3. Gallup’s cross‑national framing shows variation by country
Gallup’s longstanding polling of Muslim populations across countries demonstrates huge regional differences: in some countries a clear majority want sharia to play a central role, while in others only a minority do [3] [6] [7]. Gallup’s reporting stresses that support for sharia often means different things to respondents — “one of the sources” of legislation, versus “the only source” — and finds that in places like Egypt support for sharia as the only source can be very high while in others it is low [6] [7].
4. Global surveys vs. U.S. Muslim community polls: apples and oranges
Large international surveys (for example Pew and Gallup work outside the U.S.) repeatedly find strong majorities in many Muslim‑majority countries favor sharia in some form, but those results do not directly translate to the U.S. context because diaspora communities, religious pluralism, and political culture differ [8] [3]. Media and advocacy frequently conflate global majorities with attitudes of American Muslims — a leap not supported by ISPU’s U.S.-focused work [8] [2].
5. Question wording and concept ambiguity matter more than headlines
Multiple sources highlight that “sharia” is an ambiguous term for respondents: some think only of personal moral guidance or family arbitration, others of criminal punishments [9] [8] [4]. Gallup and ISPU reporting stress that answers shift dramatically depending on whether surveys ask about sharia as “one source” of law, “the only source,” or as private religious practice [6] [7] [9].
6. What reputable polling does not show (and what the sources omit)
Available sources do not mention a consensus among rigorous, recent U.S. national polls that a majority of American Muslims seek to replace U.S. law with sharia; ISPU’s and Gallup’s work suggests complexity and lower, more qualified levels of support when questions are carefully worded [2] [3]. The sources also do not provide recent, independently verified national figures replicating the 51% claim in a way that accounts for question wording and sampling differences [1] [2].
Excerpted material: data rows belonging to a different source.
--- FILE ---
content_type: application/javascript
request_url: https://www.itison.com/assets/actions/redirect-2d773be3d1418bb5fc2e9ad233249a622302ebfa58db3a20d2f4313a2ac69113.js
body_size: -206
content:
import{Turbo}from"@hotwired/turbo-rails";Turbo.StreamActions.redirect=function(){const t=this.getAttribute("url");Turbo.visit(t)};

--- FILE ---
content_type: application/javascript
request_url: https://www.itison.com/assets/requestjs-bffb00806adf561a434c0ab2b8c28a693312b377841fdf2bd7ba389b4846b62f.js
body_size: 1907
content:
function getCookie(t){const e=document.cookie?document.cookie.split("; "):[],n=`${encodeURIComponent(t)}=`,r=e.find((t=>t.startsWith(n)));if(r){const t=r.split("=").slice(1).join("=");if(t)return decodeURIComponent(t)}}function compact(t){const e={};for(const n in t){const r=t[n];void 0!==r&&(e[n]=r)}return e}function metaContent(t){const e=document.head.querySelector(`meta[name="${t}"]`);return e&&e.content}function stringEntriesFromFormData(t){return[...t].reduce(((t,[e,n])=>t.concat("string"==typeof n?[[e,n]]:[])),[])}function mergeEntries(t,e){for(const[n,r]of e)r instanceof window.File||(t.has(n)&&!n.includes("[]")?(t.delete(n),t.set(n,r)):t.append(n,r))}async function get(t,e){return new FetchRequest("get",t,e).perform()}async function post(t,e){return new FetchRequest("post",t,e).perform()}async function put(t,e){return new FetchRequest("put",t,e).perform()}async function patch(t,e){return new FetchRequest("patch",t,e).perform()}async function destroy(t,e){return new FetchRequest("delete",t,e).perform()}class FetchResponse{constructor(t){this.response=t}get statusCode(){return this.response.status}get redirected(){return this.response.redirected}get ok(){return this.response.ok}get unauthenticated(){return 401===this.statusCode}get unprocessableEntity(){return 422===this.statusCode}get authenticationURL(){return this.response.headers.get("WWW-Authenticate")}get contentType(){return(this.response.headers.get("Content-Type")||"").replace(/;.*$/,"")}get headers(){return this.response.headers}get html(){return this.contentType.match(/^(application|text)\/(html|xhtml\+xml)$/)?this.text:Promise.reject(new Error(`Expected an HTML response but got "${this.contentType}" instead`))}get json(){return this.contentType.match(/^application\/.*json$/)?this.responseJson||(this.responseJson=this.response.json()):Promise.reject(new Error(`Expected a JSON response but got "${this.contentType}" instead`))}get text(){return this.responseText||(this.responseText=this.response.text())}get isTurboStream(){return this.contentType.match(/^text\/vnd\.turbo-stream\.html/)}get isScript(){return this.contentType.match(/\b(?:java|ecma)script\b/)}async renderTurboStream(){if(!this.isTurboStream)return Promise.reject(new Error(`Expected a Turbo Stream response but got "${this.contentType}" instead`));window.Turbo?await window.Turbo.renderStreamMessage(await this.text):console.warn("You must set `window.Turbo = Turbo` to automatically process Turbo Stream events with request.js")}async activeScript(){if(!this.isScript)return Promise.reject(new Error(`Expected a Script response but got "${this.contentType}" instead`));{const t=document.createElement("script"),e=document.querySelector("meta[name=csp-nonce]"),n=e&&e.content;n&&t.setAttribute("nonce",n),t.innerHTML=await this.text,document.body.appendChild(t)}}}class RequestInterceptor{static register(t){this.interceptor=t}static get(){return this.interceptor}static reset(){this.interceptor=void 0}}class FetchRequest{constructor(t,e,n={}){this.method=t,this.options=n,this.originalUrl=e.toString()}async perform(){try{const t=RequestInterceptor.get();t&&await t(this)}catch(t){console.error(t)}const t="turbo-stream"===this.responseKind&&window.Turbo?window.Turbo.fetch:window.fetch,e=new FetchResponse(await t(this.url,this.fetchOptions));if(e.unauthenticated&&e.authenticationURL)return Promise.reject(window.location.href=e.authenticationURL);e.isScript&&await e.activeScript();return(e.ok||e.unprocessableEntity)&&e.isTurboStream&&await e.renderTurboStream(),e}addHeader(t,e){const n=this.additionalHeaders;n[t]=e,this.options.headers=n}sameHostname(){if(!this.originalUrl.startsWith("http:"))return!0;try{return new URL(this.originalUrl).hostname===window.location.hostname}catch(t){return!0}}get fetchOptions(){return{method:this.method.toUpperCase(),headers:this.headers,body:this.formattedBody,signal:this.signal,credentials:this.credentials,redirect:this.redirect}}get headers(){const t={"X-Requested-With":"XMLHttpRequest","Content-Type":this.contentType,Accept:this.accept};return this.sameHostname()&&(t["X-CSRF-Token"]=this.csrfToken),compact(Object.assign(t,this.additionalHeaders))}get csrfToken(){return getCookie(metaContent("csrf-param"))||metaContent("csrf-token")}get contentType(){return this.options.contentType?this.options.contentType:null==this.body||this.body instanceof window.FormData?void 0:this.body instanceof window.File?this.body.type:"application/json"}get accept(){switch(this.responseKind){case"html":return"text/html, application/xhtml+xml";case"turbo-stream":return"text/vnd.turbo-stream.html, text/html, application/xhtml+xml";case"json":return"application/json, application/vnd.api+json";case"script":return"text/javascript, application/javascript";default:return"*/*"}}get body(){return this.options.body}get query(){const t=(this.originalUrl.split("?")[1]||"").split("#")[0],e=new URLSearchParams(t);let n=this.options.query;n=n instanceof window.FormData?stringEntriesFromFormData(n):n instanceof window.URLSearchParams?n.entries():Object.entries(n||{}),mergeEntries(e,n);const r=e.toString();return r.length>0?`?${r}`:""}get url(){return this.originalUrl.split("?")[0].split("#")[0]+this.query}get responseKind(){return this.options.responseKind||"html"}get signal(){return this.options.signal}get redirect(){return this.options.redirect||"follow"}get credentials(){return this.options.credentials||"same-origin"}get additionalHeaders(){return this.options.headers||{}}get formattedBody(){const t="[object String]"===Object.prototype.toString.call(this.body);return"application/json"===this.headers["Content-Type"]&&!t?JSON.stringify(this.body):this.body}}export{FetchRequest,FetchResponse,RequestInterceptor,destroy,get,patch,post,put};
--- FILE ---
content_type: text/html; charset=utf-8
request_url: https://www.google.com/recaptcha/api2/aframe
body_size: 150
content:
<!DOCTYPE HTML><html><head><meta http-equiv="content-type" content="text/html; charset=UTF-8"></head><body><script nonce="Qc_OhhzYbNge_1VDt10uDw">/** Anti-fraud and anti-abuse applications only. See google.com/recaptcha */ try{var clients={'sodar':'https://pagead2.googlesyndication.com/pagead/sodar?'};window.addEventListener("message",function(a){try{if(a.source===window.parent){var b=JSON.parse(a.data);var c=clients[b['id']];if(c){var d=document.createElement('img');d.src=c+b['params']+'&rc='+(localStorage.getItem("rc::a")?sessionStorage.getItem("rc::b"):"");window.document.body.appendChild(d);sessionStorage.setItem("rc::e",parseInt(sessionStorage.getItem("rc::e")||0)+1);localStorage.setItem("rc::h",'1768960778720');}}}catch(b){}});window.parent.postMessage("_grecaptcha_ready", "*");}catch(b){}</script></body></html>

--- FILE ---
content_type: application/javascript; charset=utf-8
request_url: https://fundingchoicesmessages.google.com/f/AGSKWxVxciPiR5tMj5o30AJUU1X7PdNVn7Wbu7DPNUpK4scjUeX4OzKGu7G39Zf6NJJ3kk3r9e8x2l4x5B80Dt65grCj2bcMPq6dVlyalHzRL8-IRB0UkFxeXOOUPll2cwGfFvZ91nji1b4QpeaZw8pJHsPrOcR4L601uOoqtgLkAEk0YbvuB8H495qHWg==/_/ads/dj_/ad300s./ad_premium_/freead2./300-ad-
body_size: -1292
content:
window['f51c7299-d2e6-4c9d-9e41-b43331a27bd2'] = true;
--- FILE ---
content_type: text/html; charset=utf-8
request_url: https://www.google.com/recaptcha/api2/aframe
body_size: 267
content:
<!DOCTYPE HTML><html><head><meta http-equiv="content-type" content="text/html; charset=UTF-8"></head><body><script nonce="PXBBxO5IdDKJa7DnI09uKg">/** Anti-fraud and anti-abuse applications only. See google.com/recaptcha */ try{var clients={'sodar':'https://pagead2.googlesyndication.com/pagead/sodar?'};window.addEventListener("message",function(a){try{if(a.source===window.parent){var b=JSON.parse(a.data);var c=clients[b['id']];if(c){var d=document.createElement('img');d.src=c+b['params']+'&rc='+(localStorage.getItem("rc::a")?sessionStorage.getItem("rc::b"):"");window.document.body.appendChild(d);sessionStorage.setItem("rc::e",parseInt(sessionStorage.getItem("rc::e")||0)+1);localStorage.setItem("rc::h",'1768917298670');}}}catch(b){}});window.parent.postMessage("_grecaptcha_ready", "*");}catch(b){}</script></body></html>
7. How to read competing claims — and why it matters
Readers should treat claims from ideologically motivated groups [1] [5] with caution and prefer polls with transparent methodology and careful question design, like ISPU and Gallup [2] [3]. Both Gallup and ISPU explicitly contextualize “support for sharia,” showing it varies by country, phrasing, and what aspects of sharia respondents mean, undermining simple headline takeaways [6] [4].
Limitations: this analysis uses only the provided search results and cites those sources directly; other polling or methodological critiques not included in those results are not reflected here.